Pajak Penghasilan atas Bunga Simpanan yang Dibayarkan Kepada Anggota


Koperasi

Mengacu Pasal 4 ayat (2) huruf “a” , bahwa penghasilan berupa bunga
simpanan yang dibayarkan oleh koperasi kepada anggota kopeerasi orang pribadi
dapat dikenai Pajak Penghasilan yang bersifat final dan Pasal 17(7) mengatur
penetapan Tarif Pajak tersendiri. Peraturan Pemerintah no.15 Tahun 2009
mengatur tentang berikut ini.
1. “Penghasilan Berupa Bunga Simpanan” yaitu imbalan berupa bunga
simpanan yang diterima anggota koperasi orang pribadi dari dana
simpanan anggota koperasi orang pribadi pada koperasi terdapat orang
pribadi tersebut menjadi anggota.
2. Tidak termasuk dalam kategori “Penghasilan Berupa Bunga Simpanan”

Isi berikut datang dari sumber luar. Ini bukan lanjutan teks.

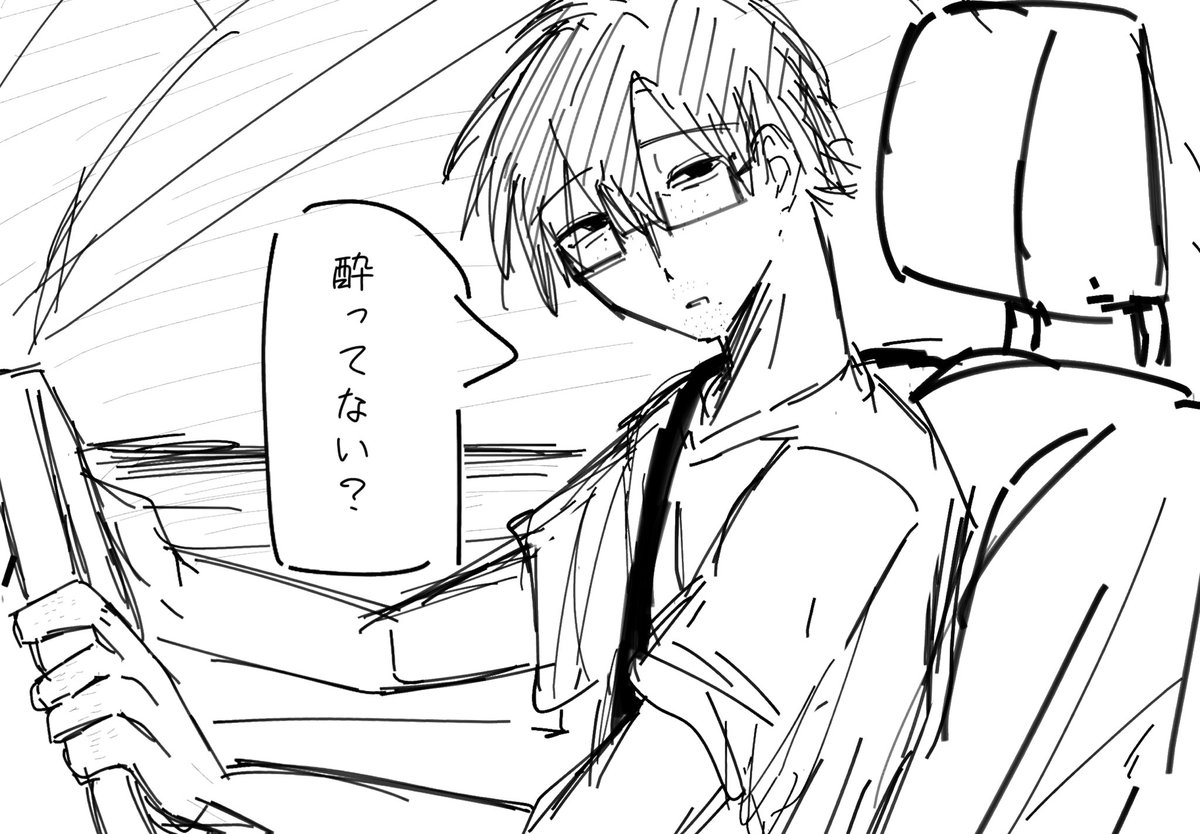 Ksu_marooo's tweet photo. 信号待ち中
ぬまおじとドライブデート

#ぎなさんに描いたよ https://t.co/l9nf6dWouy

yaitu bunga simpanan yang diterima anggota koperasi orang pribadi yang
merupakan bagian dari Sisa Hasil Usaha(SHU).
3. Besarnya Pajak Penghasilan dan sifat pengenaan:
a. 0% (nol persen) untuk penghasilan berupa bunga simpanan sampai
dengan Rp240.000 per bulan; atau
b. 10% (sepuluh persen) dari jumlah bruto untuk penghasilan berupa
bunga simpanan lebuh dari Rp240.000 per bulan.
c. Sifat pengenaan pemotongan Pajak Penghasilan tersebut bersifat final.
4. Saat terutangnya yaitu pada saat pembayaran yang dilakukan koperasi.
5. Peraturan pemerintah mulai berlaku pada tanggal 1 Januari 2009.